**Document**
....
Cross section showing lidar point cloud data (above) and the corresponding landscape profile (below). Graphic: Leah A. Wasser.
Cross section showing lidar point cloud data (above) and the corresponding landscape profile (below). Graphic: Leah A. Wasser.

 

  • A discrete return lidar system identifies individual (discrete) peaks and records a point at each peak location in the waveform curve. These discrete or individual points are called returns. A discrete system may record 1-4 (and sometimes more) returns from each laser pulse.

  • A full waveform lidar system records a distribution of returned light energy. Full waveform lidar data are thus more complex to process, however, they can often capture more information compared to discrete return lidar systems.

 

Lidar File Formats

Whether they are collected as discrete points or full waveform, most often lidar data are available as discrete points. A collection of discrete return lidar points is known as a lidar point cloud.

The commonly used file format to store lidar point cloud data is the .las format. The .laz format is a highly compressed version of .las and is becoming more widely used.

 

Lidar Data Attributes: X, Y, Z, Intensity and Classification

Lidar data attributes can vary, depending upon how the data were collected and processed. You can determine what attributes are available for each lidar point by looking at the metadata.

All lidar data points will have:

  • X,Y Location Information: determines the x,y coordinate location of the object that the lidar pulse (the light) reflected off of

  • Z (elevation values): represents the elevation of the object that the lidar pulse reflected off of

Most lidar data points will have:

  • Intensity: represents the amount of light energy recorded by the sensor.
....
**Exercise task 1**
Please copy out the rows from the line with "How far does" to the line with "15523 millimetres", leaving out the pictures.

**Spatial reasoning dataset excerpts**
....
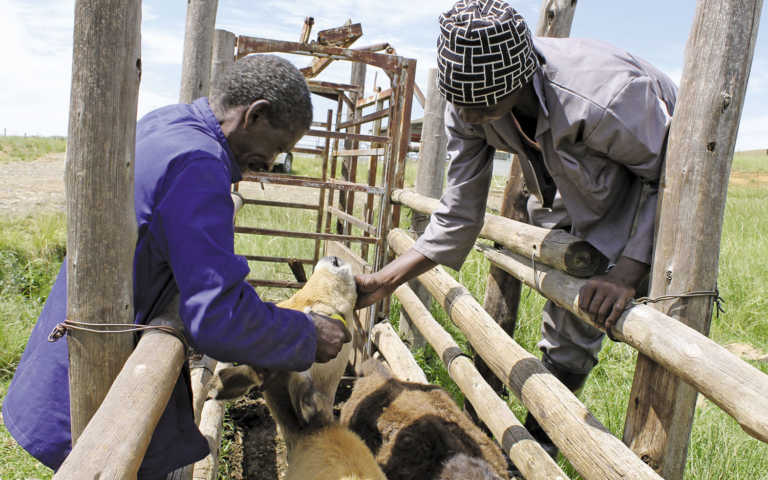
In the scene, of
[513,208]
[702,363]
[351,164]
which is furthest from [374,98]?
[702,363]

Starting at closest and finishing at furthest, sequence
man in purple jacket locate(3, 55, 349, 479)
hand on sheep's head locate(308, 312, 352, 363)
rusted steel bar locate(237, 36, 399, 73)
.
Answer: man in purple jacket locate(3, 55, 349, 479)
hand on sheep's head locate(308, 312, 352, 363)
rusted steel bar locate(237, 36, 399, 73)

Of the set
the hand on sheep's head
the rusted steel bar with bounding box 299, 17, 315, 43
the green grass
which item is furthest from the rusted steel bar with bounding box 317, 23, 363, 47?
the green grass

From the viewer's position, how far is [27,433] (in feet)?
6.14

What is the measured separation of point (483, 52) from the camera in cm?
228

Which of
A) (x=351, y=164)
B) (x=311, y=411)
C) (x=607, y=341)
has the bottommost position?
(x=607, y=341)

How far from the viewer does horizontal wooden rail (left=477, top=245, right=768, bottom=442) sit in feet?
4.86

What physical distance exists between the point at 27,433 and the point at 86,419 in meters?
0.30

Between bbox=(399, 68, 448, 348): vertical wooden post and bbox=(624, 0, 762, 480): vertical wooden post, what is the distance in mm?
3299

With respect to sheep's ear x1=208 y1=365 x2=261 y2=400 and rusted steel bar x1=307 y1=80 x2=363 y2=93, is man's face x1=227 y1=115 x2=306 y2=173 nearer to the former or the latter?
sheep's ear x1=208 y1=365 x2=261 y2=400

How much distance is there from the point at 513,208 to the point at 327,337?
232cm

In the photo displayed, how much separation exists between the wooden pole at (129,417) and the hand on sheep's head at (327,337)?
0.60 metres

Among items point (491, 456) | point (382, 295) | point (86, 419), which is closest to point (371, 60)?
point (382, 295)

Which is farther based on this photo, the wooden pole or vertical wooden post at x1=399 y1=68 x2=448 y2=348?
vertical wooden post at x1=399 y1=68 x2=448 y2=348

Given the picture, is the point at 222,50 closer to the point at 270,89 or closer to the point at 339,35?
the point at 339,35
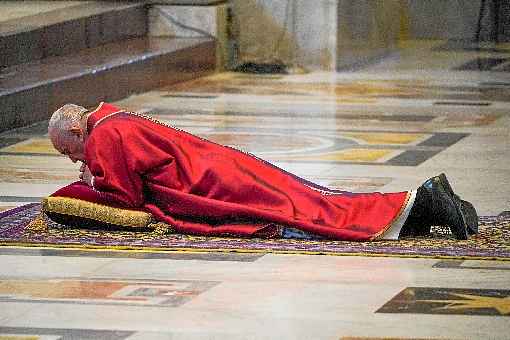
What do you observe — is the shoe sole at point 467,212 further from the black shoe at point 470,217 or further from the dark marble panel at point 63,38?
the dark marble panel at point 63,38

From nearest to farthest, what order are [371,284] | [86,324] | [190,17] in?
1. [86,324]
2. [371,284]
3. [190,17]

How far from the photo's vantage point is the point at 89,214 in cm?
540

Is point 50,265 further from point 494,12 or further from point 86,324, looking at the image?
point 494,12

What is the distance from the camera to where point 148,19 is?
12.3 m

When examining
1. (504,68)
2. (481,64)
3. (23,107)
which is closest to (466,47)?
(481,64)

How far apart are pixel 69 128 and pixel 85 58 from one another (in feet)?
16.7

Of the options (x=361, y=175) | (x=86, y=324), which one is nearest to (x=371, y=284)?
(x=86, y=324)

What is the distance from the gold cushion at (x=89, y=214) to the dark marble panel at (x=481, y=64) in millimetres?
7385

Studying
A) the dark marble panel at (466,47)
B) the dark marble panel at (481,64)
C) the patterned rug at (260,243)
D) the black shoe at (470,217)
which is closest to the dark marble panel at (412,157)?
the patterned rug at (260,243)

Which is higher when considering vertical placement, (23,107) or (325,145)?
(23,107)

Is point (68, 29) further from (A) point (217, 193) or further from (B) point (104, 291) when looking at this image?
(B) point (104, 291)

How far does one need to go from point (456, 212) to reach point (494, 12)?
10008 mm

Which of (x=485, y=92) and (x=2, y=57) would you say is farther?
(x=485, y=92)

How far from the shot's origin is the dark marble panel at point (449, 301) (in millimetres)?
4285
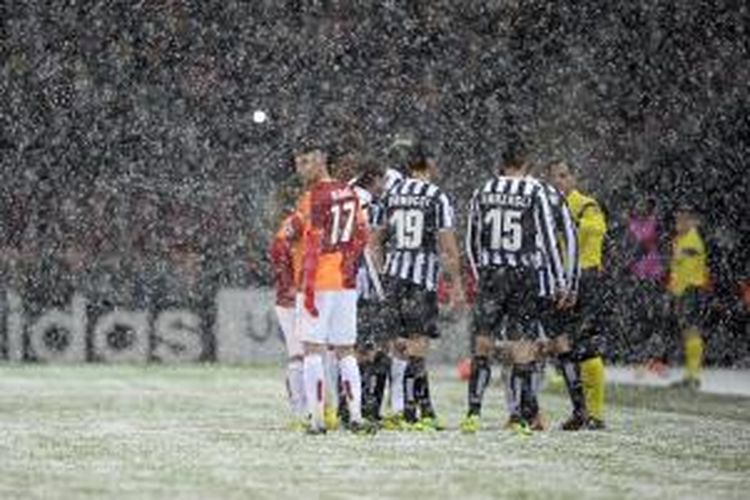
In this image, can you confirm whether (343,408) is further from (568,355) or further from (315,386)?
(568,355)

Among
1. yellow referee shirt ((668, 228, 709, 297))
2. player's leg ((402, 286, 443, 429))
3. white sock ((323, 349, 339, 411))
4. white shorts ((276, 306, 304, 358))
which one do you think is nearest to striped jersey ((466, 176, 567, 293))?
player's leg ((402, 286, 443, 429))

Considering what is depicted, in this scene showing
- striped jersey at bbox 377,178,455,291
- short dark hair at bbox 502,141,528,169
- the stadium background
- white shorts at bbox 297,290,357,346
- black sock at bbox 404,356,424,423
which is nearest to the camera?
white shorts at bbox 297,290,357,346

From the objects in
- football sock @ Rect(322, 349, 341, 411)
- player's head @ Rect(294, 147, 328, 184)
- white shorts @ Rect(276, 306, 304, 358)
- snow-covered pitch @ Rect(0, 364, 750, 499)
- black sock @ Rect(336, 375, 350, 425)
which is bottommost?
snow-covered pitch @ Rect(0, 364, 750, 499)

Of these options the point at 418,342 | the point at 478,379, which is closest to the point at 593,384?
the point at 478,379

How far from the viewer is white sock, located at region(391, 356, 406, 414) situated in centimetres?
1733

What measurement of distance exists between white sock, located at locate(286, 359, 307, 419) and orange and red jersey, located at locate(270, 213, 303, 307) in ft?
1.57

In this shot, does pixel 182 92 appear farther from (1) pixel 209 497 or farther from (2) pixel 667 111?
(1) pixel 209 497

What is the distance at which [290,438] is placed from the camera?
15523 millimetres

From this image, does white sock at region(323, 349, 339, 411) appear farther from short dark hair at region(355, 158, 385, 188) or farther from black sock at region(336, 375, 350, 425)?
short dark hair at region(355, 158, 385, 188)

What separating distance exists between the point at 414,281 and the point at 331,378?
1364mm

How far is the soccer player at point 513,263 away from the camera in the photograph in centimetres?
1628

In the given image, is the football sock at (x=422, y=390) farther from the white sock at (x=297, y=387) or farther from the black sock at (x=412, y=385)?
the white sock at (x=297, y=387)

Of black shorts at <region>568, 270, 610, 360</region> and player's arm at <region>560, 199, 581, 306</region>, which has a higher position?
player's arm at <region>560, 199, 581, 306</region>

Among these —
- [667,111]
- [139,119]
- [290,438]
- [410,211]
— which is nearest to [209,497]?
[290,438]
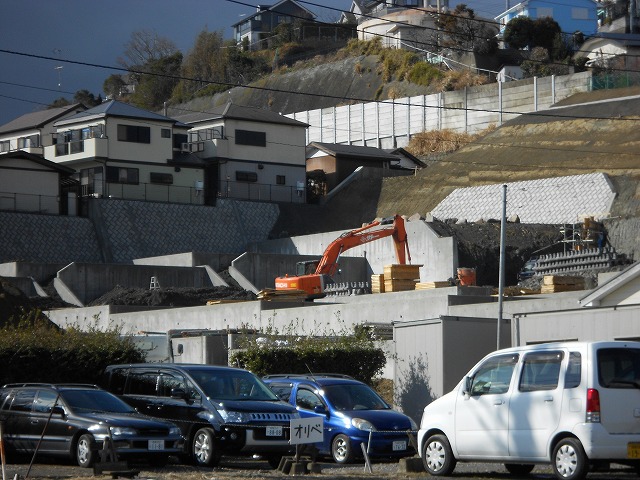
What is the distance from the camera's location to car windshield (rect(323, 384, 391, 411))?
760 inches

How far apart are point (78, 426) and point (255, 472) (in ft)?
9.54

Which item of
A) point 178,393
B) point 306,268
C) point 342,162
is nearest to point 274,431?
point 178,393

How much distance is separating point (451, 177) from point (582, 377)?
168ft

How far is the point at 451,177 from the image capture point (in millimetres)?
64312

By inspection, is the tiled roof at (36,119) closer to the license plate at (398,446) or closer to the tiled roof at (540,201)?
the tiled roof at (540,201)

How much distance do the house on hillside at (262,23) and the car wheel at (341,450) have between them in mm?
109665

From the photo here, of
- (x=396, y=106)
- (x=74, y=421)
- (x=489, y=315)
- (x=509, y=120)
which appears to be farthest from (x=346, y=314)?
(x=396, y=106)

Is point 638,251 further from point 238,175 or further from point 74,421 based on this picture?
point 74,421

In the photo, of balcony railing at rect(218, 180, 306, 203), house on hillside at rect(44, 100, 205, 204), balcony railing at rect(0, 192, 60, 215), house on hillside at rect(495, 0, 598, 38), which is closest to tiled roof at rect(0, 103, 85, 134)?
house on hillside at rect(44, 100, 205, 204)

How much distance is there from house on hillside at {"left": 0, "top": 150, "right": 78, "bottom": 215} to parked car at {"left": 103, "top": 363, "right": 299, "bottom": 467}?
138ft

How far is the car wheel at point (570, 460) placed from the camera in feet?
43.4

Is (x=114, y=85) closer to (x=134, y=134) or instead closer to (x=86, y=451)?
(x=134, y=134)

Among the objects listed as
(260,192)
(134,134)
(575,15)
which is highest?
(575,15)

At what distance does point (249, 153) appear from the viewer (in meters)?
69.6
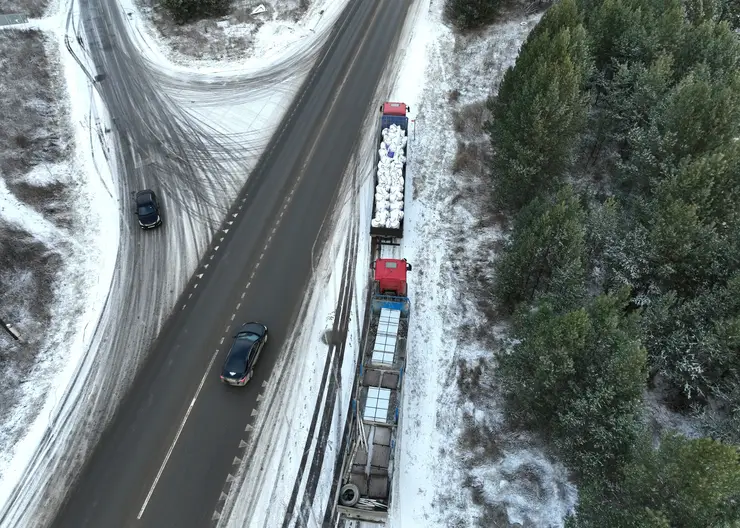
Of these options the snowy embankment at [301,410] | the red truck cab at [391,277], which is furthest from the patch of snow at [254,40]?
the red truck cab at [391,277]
....
**Exercise task 2**
Give the lidar text again from "Lidar data attributes can" to "at the metadata.", substituting "documentation" for "metadata".

**Written solution 1**
How far does one need to go from point (456, 212) to reach point (494, 12)?
10008 mm

Which of (x=485, y=92) and (x=2, y=57) would you say is farther?
(x=485, y=92)

How far from the shot's origin is the dark marble panel at point (449, 301) (in millimetres)?
4285
In this image, can you confirm whether (343,408) is further from (568,355) or further from (315,386)?
(568,355)

Among
1. yellow referee shirt ((668, 228, 709, 297))
2. player's leg ((402, 286, 443, 429))
3. white sock ((323, 349, 339, 411))
4. white shorts ((276, 306, 304, 358))
which one do you think is nearest to striped jersey ((466, 176, 567, 293))?
player's leg ((402, 286, 443, 429))

Considering what is depicted, in this scene showing
- striped jersey at bbox 377,178,455,291
- short dark hair at bbox 502,141,528,169
- the stadium background
- white shorts at bbox 297,290,357,346
- black sock at bbox 404,356,424,423
which is nearest to the camera?
white shorts at bbox 297,290,357,346

From the objects in
- football sock @ Rect(322, 349, 341, 411)
- player's head @ Rect(294, 147, 328, 184)
- white shorts @ Rect(276, 306, 304, 358)
- snow-covered pitch @ Rect(0, 364, 750, 499)
- black sock @ Rect(336, 375, 350, 425)
which is bottommost?
snow-covered pitch @ Rect(0, 364, 750, 499)

Of these options the point at 418,342 | the point at 478,379, which is closest to the point at 593,384?
the point at 478,379

How far from the viewer is white sock, located at region(391, 356, 406, 414) situated in centimetres?
1733

What measurement of distance exists between white sock, located at locate(286, 359, 307, 419) and orange and red jersey, located at locate(270, 213, 303, 307) in ft?
1.57

In this shot, does pixel 182 92 appear farther from (1) pixel 209 497 or farther from (2) pixel 667 111?
(1) pixel 209 497

What is the distance at which [290,438] is placed from the camera?
15523 millimetres

**Written solution 2**
Lidar data attributes can vary, depending upon how the data were collected and processed. You can determine what attributes are available for each lidar point by looking at the documentation.